Problem requirements » Write down exactly the lines from the one with "引进先进教育技术，提高课堂互动性和学习体验" to the end of the data, first and last included, and no others.

--- START ---

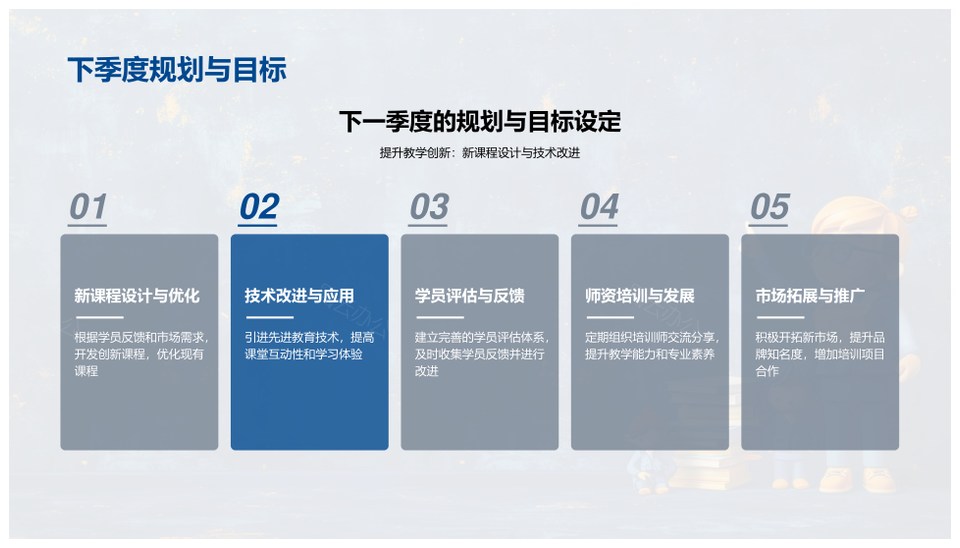 下季度规划与目标

下一季度的规划与目标设定

提升教学创新：新课程设计与技术改进

01

新课程设计与优化

根据学员反馈和市场需求，开发创新课程，优化现有课程

02

技术改进与应用

引进先进教育技术，提高课堂互动性和学习体验

03

学员评估与反馈

建立完善的学员评估体系，及时收集学员反馈并进行改进

04

师资培训与发展

定期组织培训师交流分享，提升教学能力和专业素养

05

市场拓展与推广

积极开拓新市场，提升品牌知名度，增加培训项目合作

--- END ---

Solution to this problem »
引进先进教育技术，提高课堂互动性和学习体验

03

学员评估与反馈

建立完善的学员评估体系，及时收集学员反馈并进行改进

04

师资培训与发展

定期组织培训师交流分享，提升教学能力和专业素养

05

市场拓展与推广

积极开拓新市场，提升品牌知名度，增加培训项目合作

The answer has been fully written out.